Kerkentour: Doopsgezinde Broederschap in Surhuisterveen
In het kader van de kerkentour van de provinciale fractie van de ChristenUnie heb ik zondag 15 februari met mijn vrouw de dienst van de Doopsgezinde Broederschap in Surhuisterveen bijgewoond. Op bezoek bij het ‘vermaenhuys der mennieten in Suyderhuysterveen.’
Na afloop, thuis, las ik in het boekje ‘Geworteld en Gegrond in het Veen (200 jaar Feanster Formanje)’ de bijzondere geschiedenis van deze christelijke denominatie. Tot ±1800 mocht het gebouw niet kerk heten; zo’n gebouw werd door de groep een vermaanhuis genoemd – vandaar de huidige aanduiding ‘Vermaning’.
Verbazingwekkend was het voor mij te lezen dat tot ±1800 er geen totale godsdienstvrijheid in Nederland was. De gereformeerde kerk (hervormde kerk) was het enige door de overheid erkende kerkgenootschap. Dat kun je je in 2015 helemaal niet meer voorstellen? Toen werd de doopsgezinde gemeente gedoogd, als ze maar geen herkenbare kerkgebouw had en niet vergaderde aan de openbare weg. (!?)
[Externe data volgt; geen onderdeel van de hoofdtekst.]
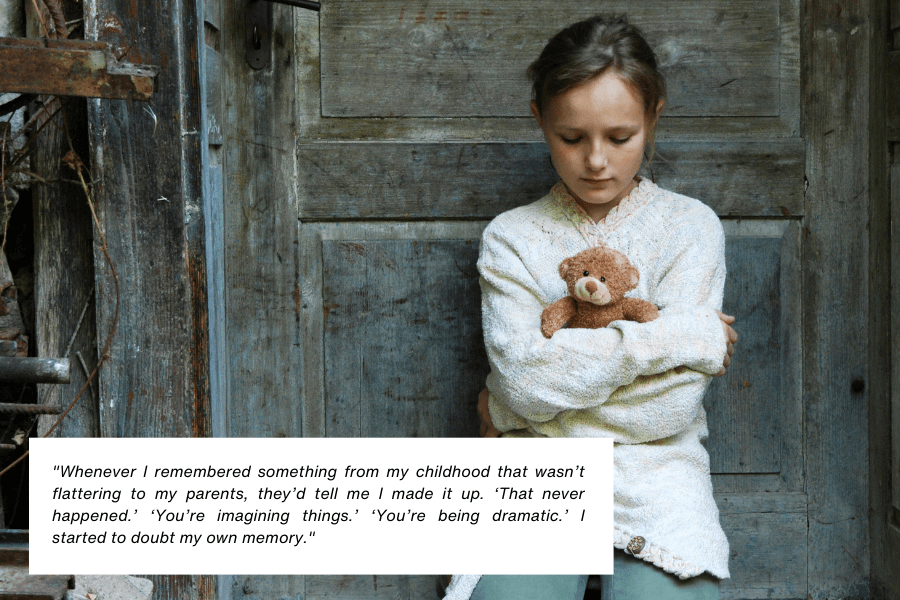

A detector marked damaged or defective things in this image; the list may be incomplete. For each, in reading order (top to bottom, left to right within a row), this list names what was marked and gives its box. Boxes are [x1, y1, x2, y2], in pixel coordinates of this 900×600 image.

rusty metal pipe [0, 358, 69, 382]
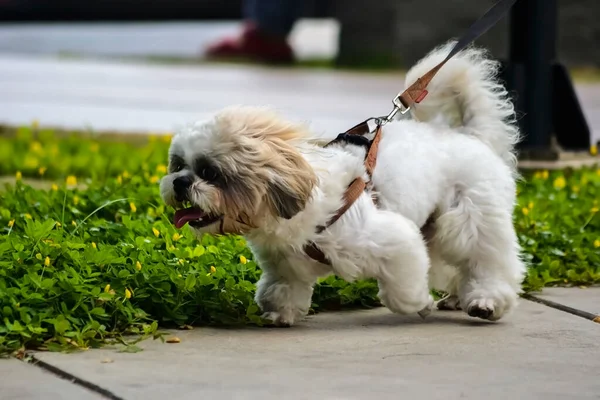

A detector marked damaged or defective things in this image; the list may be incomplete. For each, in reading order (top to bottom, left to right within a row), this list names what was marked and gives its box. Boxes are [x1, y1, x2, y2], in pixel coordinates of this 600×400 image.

Terug naar het Vermaanhuis op 15 februari: we kwamen in een ‘warm bad’ en voelden ons uitermate welkom. Het was zelfs opvallend de wijze waarop de ontmoeting plaatsvond en de ‘broers en zussen’ met elkaar omgingen tijdens de ontmoeting, gedurende de hele dienst en daarna: een echte gemeenschap.
We werden speciaal welkom geheten en van harte uitgenodigd voor de koffie na afloop.
Nu het belangrijkste: de vermaning in de Vermaning. Ds. Wilma Tiemersma-Veenstra liet twee gedeelten uit de bijbel lezen: de geschiedenis van de genezing van Naäman – een legerhoofdman – van de ernstige ziekte huidvraat ofwel melaatsheid en van een man die Jezus wilde ontmoeten en deed en ook genezen werd van die ziekte. Melaatsheid, een ziekte die zorgde voor eenzaamheid, voor een bestaan als ‘onaanraakbare’. Iemand met melaatsheid aanraken was bij Joodse wet verboden. Als je het wel deed was je ook ‘onrein’ en moest je een periode in afzondering doorbrengen.
Wat deed Jezus? Hij omarmde de melaatse (wetend dat Hij dan onrein zou zijn) en genas hem. Het gevolg was dat Jezus een tijdje in afzondering moest leven.
De man die genezen werd was (na controle door de toenmalige autoriteiten) weer welkom in de maatschappij; hij was schoon. Jezus omarmt ook ons!
In de Vermaning werden wij vermaand en gemaand dit gedrag van Jezus te volgen: mensen met een verstandelijke ziekte, mensen met aids, mensen met ebola ..............
Motto van de preek: “Hoe ver wil je gaan in het iets doen voor de ander?”
Diepe bewogenheid kan de ander (je naaste, je buurman, je familielid, je kennis, je collega) troost geven. De oproep in de preek was: uit ‘innerlijke bewogenheid’ met je omgeving – en dan vooral met hen die het echt nodig hebben – mee te leven. Kom dicht op de huid van die mensen, raak ze aan (net als Jezus deed met de melaatse man), soms met alle gevolgen van dien ........... Niemand mag buiten de boot vallen.
Motto van de ChristenUnie: “Niemand mag buiten de boot vallen”.
Als echte en doorgewinterde gereformeerde ging ik, goed gevoed en gemotiveerd, naar huis na de ‘doperse’ dienst. Ik kan er weer tegenaan.